* BEGIN *
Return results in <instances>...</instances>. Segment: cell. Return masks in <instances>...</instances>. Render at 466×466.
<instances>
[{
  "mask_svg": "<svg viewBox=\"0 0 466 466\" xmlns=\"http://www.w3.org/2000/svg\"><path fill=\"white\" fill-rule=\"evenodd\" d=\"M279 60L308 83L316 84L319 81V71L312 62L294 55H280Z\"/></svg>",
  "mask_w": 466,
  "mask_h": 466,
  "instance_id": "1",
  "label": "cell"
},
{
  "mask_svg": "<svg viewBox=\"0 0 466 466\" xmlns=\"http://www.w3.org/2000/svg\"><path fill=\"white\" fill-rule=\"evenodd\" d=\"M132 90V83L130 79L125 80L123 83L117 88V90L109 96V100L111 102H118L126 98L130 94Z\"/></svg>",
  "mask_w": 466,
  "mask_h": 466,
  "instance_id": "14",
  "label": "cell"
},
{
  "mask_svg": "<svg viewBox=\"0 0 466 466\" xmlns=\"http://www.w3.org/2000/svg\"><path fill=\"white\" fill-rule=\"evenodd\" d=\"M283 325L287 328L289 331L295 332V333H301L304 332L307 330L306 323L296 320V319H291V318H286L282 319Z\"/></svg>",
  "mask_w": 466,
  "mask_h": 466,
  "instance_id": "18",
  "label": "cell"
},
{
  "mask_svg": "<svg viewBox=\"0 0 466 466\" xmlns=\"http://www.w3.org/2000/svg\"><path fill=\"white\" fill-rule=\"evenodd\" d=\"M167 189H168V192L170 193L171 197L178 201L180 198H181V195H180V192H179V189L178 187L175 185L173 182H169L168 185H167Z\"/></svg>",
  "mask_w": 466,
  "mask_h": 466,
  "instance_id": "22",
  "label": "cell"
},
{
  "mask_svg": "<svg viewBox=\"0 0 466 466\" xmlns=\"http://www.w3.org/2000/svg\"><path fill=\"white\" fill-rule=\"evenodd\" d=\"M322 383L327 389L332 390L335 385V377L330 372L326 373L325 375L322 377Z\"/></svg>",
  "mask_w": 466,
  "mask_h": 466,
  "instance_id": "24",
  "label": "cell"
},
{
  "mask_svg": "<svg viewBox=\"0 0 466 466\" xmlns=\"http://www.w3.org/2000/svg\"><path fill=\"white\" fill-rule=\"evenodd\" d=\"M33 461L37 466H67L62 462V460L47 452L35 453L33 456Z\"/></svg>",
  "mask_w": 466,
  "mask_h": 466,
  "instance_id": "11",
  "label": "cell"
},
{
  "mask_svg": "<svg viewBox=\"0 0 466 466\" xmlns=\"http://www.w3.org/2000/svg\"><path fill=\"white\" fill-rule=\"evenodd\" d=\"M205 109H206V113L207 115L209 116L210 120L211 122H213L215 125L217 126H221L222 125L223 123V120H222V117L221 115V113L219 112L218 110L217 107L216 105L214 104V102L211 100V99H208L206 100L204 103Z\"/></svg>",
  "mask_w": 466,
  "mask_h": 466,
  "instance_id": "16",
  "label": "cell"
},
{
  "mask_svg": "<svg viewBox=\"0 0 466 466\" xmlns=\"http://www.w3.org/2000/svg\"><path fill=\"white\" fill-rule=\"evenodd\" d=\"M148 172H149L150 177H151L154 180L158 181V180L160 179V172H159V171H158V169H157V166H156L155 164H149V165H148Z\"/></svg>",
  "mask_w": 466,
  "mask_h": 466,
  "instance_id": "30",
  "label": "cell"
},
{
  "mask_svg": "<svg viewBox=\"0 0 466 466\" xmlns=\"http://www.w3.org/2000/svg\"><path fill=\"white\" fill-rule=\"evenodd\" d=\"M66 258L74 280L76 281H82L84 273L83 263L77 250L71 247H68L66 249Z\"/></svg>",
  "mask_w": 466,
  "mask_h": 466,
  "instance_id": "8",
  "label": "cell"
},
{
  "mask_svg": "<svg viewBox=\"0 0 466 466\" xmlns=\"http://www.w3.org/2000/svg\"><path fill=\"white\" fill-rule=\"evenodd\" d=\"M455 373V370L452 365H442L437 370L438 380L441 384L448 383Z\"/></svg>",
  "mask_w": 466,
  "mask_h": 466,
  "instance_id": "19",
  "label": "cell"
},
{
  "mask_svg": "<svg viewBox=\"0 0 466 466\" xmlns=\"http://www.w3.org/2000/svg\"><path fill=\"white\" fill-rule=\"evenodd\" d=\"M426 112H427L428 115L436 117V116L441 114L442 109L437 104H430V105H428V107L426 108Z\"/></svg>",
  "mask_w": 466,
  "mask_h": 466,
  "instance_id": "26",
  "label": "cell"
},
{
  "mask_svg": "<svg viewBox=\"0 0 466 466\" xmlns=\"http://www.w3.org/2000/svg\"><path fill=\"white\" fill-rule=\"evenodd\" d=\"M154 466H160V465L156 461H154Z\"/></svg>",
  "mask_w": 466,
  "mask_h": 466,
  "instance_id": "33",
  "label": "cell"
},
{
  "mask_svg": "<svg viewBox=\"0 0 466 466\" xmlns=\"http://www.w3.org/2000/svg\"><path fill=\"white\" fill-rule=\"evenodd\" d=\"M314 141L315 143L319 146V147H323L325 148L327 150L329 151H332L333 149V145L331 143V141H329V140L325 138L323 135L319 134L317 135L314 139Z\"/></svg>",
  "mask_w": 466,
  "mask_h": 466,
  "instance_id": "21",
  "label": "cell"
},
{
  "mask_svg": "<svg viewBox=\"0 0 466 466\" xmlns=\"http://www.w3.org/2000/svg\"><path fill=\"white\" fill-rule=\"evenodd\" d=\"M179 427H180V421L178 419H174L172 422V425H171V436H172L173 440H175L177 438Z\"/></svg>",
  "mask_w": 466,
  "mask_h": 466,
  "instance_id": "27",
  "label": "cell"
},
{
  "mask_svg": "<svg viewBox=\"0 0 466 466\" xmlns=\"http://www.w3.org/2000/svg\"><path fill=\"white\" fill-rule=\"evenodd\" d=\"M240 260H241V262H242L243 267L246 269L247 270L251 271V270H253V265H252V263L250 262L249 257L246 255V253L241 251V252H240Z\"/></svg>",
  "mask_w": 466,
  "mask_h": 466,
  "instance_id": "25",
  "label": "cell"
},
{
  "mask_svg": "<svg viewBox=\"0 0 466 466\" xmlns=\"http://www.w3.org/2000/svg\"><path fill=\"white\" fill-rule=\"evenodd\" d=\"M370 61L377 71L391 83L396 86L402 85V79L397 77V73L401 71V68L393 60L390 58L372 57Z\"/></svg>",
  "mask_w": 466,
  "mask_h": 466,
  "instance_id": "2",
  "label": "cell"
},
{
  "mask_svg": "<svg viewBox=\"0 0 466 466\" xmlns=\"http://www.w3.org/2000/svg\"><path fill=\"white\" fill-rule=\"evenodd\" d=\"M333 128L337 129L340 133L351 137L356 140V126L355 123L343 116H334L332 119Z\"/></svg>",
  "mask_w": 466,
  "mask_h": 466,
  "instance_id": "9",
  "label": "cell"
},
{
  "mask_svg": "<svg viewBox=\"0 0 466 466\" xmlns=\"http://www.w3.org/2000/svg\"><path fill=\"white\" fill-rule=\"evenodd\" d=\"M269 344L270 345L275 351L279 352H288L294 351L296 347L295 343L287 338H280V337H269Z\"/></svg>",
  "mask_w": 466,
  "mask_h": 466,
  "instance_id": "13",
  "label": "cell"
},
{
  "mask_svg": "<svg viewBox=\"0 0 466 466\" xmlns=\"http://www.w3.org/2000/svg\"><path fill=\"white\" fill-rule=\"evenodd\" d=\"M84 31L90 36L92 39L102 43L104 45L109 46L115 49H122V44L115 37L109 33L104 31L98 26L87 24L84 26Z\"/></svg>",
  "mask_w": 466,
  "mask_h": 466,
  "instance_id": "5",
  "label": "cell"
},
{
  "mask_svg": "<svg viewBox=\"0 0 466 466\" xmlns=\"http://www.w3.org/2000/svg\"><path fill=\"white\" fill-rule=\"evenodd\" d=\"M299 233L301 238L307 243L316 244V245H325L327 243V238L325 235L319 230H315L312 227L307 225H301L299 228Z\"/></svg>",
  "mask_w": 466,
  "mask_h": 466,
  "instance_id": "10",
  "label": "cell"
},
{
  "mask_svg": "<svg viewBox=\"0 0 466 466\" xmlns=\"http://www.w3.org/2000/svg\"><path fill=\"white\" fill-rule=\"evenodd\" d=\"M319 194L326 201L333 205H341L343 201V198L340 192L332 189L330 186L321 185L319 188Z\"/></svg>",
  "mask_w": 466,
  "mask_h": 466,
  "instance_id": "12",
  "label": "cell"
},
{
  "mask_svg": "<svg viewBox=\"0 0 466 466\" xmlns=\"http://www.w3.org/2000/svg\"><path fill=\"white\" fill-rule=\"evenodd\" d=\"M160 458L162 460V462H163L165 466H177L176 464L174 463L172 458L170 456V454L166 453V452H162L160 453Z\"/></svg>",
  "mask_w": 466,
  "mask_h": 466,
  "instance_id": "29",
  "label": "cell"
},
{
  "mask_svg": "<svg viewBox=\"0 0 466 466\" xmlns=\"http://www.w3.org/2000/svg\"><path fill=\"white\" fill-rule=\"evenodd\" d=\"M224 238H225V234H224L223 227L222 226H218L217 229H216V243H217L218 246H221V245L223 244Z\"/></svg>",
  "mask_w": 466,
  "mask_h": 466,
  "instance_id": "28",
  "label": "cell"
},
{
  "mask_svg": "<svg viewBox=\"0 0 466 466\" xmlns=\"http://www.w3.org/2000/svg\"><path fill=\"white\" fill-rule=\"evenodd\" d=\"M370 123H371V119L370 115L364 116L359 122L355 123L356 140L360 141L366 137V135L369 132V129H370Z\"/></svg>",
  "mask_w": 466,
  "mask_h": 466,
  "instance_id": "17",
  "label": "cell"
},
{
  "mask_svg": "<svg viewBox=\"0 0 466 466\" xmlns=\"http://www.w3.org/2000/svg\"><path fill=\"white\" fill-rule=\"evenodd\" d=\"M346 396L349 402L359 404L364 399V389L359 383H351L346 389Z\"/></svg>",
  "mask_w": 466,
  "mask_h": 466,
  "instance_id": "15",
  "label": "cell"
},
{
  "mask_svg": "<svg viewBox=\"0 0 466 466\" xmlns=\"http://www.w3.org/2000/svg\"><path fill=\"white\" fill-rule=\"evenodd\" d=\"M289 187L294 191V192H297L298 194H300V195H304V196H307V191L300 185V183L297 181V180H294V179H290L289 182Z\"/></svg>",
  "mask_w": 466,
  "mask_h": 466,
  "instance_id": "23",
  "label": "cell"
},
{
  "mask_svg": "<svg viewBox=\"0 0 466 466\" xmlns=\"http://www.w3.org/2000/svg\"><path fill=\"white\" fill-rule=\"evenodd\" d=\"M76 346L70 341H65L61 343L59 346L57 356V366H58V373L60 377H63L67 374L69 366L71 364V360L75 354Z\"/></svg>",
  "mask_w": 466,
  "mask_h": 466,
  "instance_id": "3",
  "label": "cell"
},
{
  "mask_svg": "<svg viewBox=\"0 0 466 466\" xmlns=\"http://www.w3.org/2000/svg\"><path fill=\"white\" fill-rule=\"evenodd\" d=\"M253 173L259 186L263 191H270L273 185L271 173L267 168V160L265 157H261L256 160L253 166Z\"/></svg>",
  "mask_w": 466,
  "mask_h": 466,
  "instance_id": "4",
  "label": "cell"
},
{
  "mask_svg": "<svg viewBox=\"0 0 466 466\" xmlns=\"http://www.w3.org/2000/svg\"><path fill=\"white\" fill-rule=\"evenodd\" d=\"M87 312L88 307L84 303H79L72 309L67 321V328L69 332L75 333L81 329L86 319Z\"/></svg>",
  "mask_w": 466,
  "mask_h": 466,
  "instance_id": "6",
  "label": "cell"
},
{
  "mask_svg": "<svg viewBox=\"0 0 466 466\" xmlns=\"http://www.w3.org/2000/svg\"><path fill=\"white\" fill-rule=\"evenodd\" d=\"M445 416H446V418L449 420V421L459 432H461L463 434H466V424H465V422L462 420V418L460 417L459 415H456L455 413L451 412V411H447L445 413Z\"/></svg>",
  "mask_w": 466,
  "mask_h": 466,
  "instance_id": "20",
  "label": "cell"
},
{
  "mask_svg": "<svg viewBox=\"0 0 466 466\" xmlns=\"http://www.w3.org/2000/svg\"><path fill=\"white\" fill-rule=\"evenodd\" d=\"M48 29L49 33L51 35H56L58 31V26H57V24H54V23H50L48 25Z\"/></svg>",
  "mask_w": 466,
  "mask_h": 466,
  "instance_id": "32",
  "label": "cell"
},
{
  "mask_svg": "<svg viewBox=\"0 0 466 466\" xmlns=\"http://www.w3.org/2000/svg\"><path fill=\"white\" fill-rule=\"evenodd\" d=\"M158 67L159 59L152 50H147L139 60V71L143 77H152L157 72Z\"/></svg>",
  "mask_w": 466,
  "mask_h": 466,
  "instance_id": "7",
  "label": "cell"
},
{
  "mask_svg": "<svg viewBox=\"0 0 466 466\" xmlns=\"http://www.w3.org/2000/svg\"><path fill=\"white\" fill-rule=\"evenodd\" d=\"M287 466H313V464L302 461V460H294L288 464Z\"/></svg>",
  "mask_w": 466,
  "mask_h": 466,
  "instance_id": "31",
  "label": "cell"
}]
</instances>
* END *
Short problem: How many lines in the data above contain the string "instances"? Reply with the number only.

Result of the exercise: 3